-- Task --
Transfer the listing from the line with "Approximately how far" through the end of the listing, requests included, and add 74 to every distance and pixel coordinate in the answers.

-- Listed entries --
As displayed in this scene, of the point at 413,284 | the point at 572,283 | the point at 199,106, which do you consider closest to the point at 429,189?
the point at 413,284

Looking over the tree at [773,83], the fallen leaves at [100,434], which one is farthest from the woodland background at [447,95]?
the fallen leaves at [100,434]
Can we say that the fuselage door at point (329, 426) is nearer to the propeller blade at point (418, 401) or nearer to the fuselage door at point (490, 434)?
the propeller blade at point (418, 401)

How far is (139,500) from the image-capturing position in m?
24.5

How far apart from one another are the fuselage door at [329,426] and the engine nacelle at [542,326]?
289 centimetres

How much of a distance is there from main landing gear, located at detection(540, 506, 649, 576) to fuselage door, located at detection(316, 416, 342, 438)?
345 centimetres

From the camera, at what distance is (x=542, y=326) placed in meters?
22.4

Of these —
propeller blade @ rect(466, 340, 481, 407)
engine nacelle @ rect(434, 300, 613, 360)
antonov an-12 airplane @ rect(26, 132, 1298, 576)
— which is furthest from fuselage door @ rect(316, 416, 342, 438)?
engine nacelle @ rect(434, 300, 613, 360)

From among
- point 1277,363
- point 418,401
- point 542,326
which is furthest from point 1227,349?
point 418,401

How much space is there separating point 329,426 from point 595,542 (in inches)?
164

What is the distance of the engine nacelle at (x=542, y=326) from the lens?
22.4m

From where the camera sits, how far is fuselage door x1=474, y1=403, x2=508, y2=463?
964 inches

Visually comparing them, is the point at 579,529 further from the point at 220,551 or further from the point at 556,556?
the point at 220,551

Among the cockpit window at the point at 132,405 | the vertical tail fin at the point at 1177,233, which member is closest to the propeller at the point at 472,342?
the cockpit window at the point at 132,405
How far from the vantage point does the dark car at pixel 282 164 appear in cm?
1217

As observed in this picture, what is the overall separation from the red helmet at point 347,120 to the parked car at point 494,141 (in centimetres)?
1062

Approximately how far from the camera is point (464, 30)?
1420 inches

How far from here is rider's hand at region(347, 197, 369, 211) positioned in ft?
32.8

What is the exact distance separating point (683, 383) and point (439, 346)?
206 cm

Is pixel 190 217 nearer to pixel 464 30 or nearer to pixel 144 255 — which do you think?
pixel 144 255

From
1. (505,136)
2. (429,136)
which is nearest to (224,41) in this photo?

-- Exercise result --
Approximately how far from the camera is point (464, 30)?
1494 inches

How far from here is rider's hand at region(347, 197, 369, 211) positioned in ft?
106.8

What is the exact distance separating point (683, 383) and point (439, 346)?
280 cm

Is pixel 190 217 nearer to pixel 464 30 or nearer to pixel 144 255 — which do you think?
pixel 218 329

From
1. (505,136)
2. (429,136)
which is nearest to (224,41) in this photo?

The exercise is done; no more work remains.